● **YOUR OBJECTIVE**
Reproduce the lines below word for word, but leave out the pictures.

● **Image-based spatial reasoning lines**
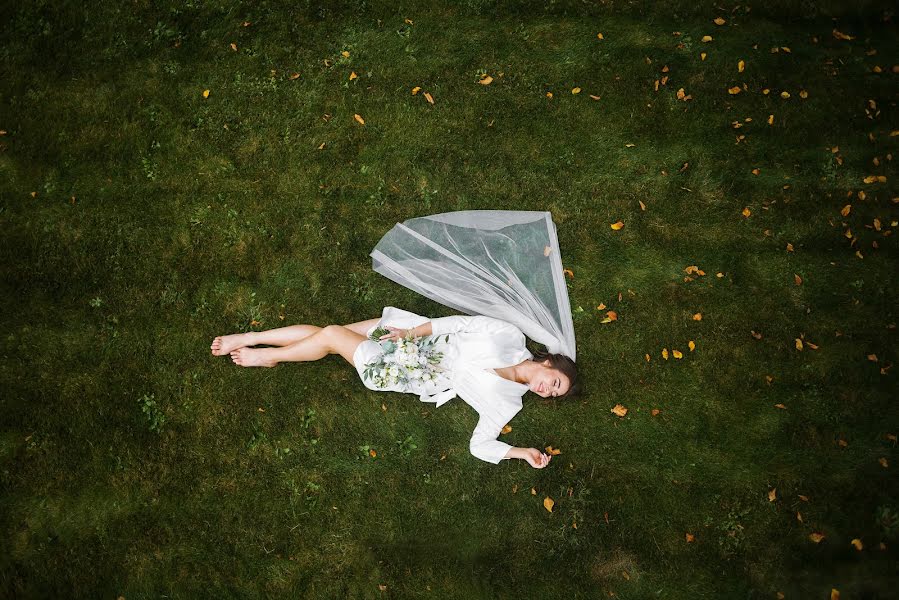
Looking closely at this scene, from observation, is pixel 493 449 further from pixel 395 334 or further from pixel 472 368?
pixel 395 334

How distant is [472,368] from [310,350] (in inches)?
64.8

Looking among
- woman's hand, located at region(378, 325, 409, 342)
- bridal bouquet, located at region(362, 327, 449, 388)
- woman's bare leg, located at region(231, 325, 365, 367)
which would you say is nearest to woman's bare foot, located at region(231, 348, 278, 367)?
woman's bare leg, located at region(231, 325, 365, 367)

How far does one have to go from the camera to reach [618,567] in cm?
619

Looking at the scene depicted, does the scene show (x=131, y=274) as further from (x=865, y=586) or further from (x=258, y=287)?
(x=865, y=586)

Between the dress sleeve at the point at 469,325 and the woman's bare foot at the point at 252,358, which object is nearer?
the dress sleeve at the point at 469,325

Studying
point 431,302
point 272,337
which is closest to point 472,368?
point 431,302

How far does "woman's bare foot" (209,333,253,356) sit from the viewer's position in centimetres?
633

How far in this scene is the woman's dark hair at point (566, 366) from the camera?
5852mm

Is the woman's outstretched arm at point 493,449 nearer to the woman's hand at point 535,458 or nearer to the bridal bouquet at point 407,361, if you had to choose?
the woman's hand at point 535,458

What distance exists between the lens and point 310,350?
6207mm

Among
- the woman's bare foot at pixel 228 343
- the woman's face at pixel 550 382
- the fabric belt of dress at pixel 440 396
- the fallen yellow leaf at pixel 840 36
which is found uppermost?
the fallen yellow leaf at pixel 840 36

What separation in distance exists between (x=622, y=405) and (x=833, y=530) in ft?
7.76

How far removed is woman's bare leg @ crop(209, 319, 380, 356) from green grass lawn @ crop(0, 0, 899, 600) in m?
0.20

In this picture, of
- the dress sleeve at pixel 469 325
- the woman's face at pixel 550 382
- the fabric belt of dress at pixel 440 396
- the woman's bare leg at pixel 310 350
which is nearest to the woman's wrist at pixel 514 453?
the woman's face at pixel 550 382
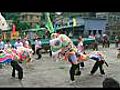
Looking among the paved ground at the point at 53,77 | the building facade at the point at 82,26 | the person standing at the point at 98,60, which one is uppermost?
the building facade at the point at 82,26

● **RESULT FOR THIS EXERCISE**
Looking closely at this scene, from observation, is pixel 493 449 further from pixel 395 334 or further from pixel 472 368?
pixel 395 334

How distant is [472,368] from [310,350] (in inches)?
64.8

Looking among
- woman's hand, located at region(378, 325, 409, 342)
- bridal bouquet, located at region(362, 327, 449, 388)
- woman's bare leg, located at region(231, 325, 365, 367)
which would you say is nearest to woman's bare foot, located at region(231, 348, 278, 367)?
woman's bare leg, located at region(231, 325, 365, 367)

How far does one have to go from the camera to reach [618,567] in cm?
619

Looking at the scene depicted, does the scene show (x=131, y=274) as further from (x=865, y=586) or further from (x=258, y=287)?
(x=865, y=586)

Between the dress sleeve at the point at 469,325 and the woman's bare foot at the point at 252,358, which object is nearer?
the dress sleeve at the point at 469,325

Studying
point 431,302
point 272,337
which is closest to point 472,368?
point 431,302

How far does "woman's bare foot" (209,333,253,356) sit from the viewer's position in centimetres?
633

How far in this scene is the woman's dark hair at point (566, 366) from the camera?
5852mm

Is the woman's outstretched arm at point 493,449 nearer to the woman's hand at point 535,458 or nearer to the bridal bouquet at point 407,361, if you had to choose?
the woman's hand at point 535,458

What distance exists between the lens and point 310,350?
6207mm

Among
- the woman's bare foot at pixel 228 343
- the woman's face at pixel 550 382
- the fabric belt of dress at pixel 440 396
- the fallen yellow leaf at pixel 840 36
which is found uppermost?
the fallen yellow leaf at pixel 840 36

What separation in distance exists between (x=622, y=405) and (x=833, y=530) in ft?
7.76

How far removed is woman's bare leg @ crop(209, 319, 380, 356) from green grass lawn @ crop(0, 0, 899, 600) in m?
0.20

In this picture, of
- the dress sleeve at pixel 469 325
- the woman's face at pixel 550 382
- the fabric belt of dress at pixel 440 396
- the woman's bare leg at pixel 310 350
which is nearest to the woman's wrist at pixel 514 453?
the woman's face at pixel 550 382
Looking among the paved ground at the point at 53,77 | the building facade at the point at 82,26 | the person standing at the point at 98,60, which one is uppermost?
the building facade at the point at 82,26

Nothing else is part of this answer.